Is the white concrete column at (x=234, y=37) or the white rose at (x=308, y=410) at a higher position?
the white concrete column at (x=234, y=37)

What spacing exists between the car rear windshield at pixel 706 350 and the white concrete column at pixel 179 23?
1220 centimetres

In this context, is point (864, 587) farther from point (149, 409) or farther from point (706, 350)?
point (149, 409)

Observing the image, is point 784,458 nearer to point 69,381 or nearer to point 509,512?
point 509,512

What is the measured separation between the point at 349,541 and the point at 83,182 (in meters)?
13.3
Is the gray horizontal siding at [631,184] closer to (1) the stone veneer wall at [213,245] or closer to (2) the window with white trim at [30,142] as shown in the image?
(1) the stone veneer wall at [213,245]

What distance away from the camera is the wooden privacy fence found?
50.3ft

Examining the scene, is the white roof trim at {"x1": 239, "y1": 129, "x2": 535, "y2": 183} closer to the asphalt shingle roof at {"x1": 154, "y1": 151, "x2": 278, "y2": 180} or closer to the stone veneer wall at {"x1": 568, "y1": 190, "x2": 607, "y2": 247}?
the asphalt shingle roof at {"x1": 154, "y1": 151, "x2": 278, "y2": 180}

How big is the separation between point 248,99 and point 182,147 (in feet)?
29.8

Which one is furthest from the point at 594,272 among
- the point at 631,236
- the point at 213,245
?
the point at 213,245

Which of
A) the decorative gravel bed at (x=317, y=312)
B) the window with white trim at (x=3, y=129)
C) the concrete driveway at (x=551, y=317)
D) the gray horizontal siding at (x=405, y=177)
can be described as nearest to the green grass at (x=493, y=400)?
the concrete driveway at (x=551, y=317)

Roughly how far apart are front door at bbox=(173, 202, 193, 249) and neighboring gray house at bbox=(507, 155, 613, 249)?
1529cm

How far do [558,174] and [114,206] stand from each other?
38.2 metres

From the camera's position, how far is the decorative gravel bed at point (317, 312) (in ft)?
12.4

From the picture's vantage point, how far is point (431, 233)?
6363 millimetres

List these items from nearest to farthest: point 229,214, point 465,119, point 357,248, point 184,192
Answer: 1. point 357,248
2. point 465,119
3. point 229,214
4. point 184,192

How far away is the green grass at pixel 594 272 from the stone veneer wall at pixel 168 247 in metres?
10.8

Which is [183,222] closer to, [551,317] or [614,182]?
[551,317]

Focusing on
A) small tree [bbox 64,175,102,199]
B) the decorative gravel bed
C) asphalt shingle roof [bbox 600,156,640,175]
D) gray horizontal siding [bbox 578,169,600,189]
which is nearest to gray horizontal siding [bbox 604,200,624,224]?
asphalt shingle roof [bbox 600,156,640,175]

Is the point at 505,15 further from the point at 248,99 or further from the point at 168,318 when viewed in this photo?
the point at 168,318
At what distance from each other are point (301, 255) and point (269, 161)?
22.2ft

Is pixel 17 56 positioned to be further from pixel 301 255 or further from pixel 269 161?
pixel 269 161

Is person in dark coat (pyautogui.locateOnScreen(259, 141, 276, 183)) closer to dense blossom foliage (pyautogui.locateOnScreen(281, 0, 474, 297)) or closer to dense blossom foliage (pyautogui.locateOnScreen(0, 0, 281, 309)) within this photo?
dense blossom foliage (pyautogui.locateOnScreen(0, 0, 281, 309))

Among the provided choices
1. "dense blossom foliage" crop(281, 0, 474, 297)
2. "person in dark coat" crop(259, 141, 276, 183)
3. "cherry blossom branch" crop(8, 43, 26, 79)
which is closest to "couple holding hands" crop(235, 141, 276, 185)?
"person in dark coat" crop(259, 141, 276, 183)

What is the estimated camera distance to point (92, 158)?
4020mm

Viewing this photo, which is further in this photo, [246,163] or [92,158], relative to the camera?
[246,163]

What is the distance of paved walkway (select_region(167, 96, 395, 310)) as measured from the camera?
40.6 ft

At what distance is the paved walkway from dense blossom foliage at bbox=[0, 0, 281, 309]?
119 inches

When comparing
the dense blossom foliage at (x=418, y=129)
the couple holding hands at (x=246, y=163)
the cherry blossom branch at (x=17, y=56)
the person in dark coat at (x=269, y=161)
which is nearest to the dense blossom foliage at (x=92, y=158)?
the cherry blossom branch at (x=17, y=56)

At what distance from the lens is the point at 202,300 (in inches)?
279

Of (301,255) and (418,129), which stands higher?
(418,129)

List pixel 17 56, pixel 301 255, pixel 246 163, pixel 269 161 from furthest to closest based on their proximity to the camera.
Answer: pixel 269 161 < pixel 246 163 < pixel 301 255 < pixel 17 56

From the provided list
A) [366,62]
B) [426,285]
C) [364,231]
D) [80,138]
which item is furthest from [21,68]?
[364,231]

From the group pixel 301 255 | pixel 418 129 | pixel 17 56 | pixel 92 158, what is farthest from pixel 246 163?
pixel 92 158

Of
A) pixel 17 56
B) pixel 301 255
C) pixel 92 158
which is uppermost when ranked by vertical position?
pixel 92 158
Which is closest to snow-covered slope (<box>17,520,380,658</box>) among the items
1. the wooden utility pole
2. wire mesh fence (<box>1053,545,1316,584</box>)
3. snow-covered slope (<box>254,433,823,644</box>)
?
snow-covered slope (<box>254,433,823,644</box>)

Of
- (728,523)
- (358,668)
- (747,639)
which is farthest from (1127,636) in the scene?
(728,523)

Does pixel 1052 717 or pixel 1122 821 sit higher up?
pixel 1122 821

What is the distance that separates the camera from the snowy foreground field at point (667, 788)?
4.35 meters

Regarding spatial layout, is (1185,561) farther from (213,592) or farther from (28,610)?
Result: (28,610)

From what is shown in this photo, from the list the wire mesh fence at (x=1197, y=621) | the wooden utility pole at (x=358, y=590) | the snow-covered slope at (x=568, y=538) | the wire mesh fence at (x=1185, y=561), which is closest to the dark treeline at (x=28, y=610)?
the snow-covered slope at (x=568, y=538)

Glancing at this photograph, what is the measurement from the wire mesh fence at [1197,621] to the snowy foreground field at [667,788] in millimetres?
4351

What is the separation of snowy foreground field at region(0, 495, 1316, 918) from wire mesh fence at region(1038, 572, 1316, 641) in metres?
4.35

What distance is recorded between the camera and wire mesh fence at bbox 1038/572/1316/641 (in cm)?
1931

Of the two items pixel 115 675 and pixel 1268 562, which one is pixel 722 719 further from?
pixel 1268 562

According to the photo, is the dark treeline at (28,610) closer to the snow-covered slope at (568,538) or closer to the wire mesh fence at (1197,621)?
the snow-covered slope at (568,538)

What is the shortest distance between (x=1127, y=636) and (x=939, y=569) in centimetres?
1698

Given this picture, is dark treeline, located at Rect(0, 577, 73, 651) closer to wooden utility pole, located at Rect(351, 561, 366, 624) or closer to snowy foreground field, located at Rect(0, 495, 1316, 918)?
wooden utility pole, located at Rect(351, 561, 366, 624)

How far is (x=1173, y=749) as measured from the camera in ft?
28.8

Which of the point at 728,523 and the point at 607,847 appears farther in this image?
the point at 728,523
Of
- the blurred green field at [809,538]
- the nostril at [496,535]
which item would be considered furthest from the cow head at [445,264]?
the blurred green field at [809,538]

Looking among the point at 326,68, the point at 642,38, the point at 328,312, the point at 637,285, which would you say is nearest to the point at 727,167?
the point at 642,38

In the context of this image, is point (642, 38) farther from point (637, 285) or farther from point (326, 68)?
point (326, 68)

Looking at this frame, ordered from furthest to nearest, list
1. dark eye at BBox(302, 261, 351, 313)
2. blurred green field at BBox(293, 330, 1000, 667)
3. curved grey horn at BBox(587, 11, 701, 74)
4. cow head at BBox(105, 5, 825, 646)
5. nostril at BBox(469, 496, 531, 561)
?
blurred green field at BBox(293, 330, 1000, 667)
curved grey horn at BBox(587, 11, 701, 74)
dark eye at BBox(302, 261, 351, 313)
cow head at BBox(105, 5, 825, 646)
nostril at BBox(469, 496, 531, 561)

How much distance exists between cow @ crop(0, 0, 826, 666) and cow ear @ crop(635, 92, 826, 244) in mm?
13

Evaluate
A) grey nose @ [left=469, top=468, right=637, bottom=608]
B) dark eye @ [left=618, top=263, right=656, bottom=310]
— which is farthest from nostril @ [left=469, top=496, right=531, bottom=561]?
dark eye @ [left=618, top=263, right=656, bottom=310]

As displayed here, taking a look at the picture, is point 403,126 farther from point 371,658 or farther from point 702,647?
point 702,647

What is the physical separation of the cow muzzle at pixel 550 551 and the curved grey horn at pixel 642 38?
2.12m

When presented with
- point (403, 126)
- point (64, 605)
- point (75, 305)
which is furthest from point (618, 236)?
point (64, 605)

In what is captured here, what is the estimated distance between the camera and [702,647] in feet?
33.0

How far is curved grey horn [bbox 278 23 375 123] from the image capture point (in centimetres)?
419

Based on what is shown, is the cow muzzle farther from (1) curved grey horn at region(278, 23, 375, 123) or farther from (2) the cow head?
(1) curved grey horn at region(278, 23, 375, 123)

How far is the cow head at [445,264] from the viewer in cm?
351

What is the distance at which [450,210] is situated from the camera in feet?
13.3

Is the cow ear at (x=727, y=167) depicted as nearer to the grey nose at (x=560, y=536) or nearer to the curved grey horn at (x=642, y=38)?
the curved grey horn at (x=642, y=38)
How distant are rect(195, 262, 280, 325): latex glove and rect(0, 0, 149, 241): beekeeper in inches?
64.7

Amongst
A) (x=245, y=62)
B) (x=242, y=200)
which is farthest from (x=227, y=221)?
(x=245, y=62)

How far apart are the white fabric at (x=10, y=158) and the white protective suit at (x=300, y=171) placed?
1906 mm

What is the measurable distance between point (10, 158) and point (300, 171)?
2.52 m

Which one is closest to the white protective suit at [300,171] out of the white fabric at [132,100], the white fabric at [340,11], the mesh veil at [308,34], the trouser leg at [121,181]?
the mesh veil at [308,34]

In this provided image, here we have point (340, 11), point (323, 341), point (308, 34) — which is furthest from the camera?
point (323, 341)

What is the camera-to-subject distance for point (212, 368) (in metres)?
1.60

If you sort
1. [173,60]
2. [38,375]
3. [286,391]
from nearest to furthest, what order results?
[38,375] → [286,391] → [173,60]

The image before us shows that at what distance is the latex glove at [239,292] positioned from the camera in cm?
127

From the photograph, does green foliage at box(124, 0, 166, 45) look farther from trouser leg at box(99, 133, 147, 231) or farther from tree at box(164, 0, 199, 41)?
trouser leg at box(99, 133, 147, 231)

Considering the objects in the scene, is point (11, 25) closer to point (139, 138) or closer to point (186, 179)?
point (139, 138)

## Job
Only the lines from the one that contains "Which one is closest" to the end of the data should be output, exactly as they appear.

## Solution
Which one is closest to the white protective suit at [300,171] out of the white fabric at [132,100], the white fabric at [340,11], the mesh veil at [308,34], the trouser leg at [121,181]?
the mesh veil at [308,34]

In this provided image, here we have point (340, 11), point (323, 341), point (308, 34) — which is furthest from the camera?
point (323, 341)

What is the camera-to-subject distance for point (212, 368) (in metres)?
1.60

If you sort
1. [173,60]
2. [38,375]
3. [286,391]
from nearest to furthest, what order results?
[38,375] → [286,391] → [173,60]

The image before us shows that at what distance is the latex glove at [239,292] positioned from the camera in cm?
127

From the photograph, does green foliage at box(124, 0, 166, 45) look farther from trouser leg at box(99, 133, 147, 231) or farther from tree at box(164, 0, 199, 41)?
trouser leg at box(99, 133, 147, 231)

Considering the objects in the scene, is point (11, 25) closer to point (139, 138) or closer to point (186, 179)?
point (139, 138)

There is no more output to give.